KJ: Women are not treated well in the museum and cultural sector. Black women, women of colour, disabled women, and LGBTQ women experience even worse treatment than a person of privilege like me. Low pay, short contracts, inflexible working, inaccessible buildings, poor parental leave policies, etc etc, mean that the glass ceiling is in-tact, keeping women from reaching their full potential, and excluding some altogether.
From an outside-in perspective, I have first-hand experience of being patronised and dismissed by the general public for being a woman with expertise in history. I sum this up in two words: Dear Sirs.
It is Twenty Twenty One people.
HC: If you could give any advice to women in this sector/those wanting to get into history, what would it be?
KJ: My advice is to do what makes you happy, focus on the things that make you happy and do them.

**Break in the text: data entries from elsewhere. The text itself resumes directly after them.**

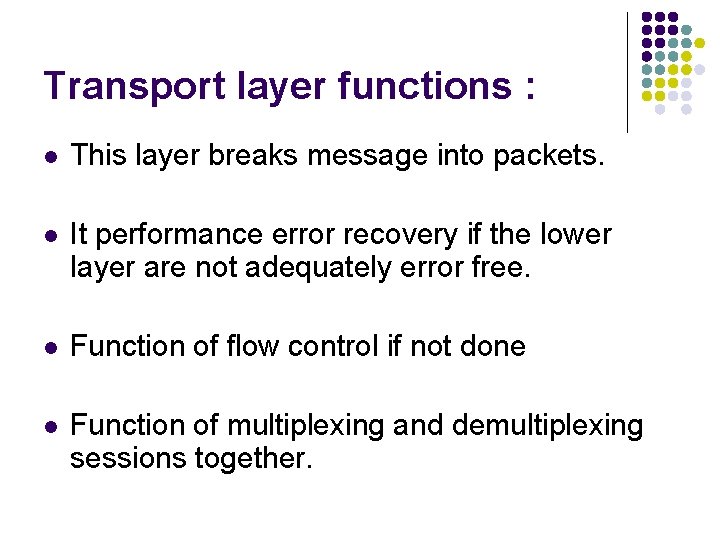 Transport layer functions :

- This layer breaks message into packets.

- It performance error recovery if the lower layer are not adequately error free.

- Function of flow control if not done

- Function of multiplexing and demultiplexing sessions together.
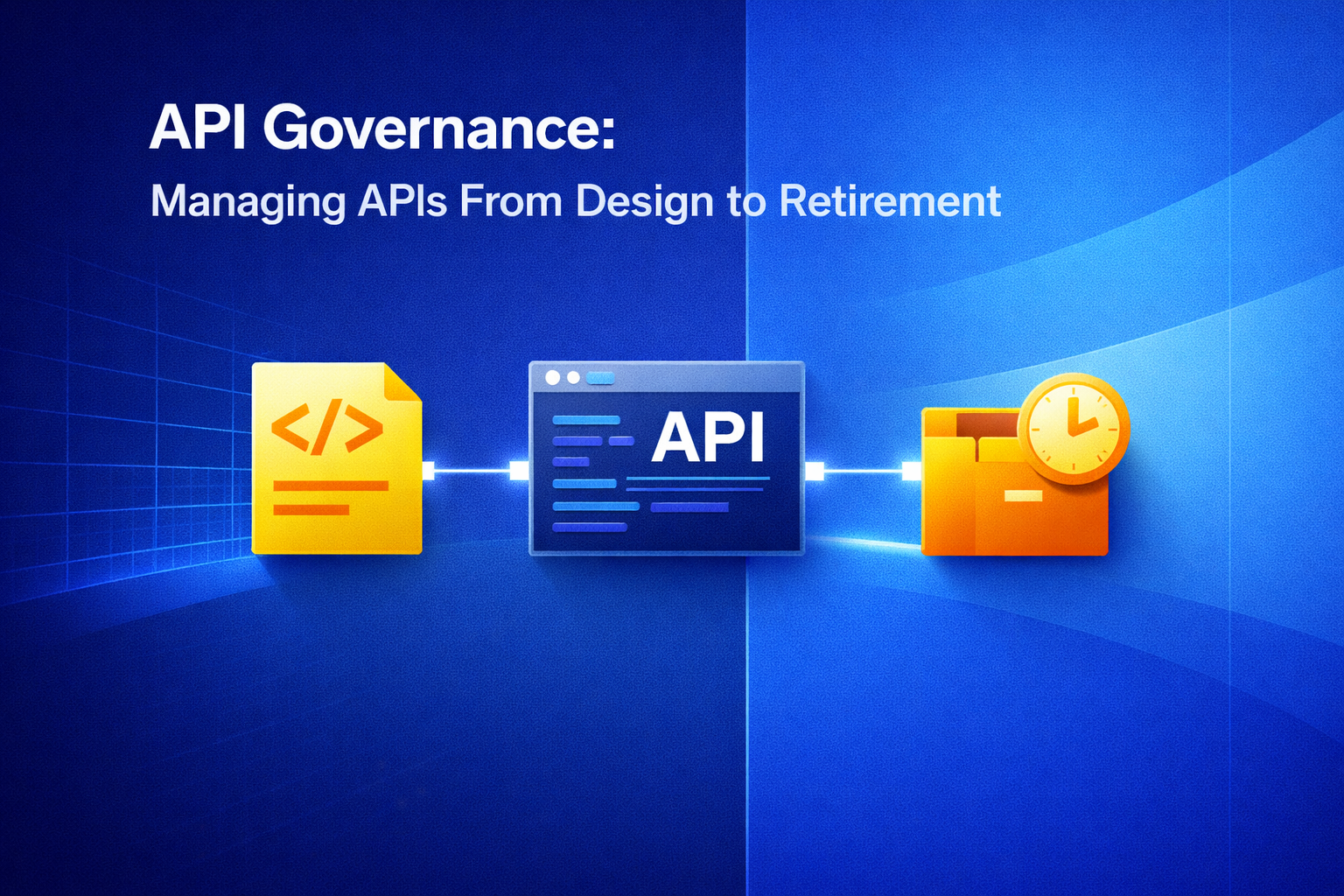 API Governance:
Managing APIs From Design to Retirement

</>

API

Put yourself, your health, your energy, your wellbeing, first. Success looks different on everyone – it’s not a linear upward trajectory, it’s not your job title or your salary, as society tells us it is. Work out what success looks like to you, and pursue that.
For the museum/cultural sector, start by researching job specs and finding out what jobs are out there. Museums are just like businesses and there are so many roles that exist that you might not even realise exist – like finance, retail, operations.
DON’T WORK FOR FREE.
Know that the museum/cultural sector is deeply flawed by design (notoriously low pay, short contracts, rife bullying and harassment) and decide whether this is an environment that’s going to allow you to thrive (as a person, as well as a professional). I’m in it to change it.
Transferable skills are your best friend. You might love museums, but you can still enjoy them when you’re working in a different sector. And whatever skills you gain from any job will be transferable, so you can come and go in the sector as you please. Try not to pigeon-hole yourself. It’s never too late to change career or change direction. You have power. Use it.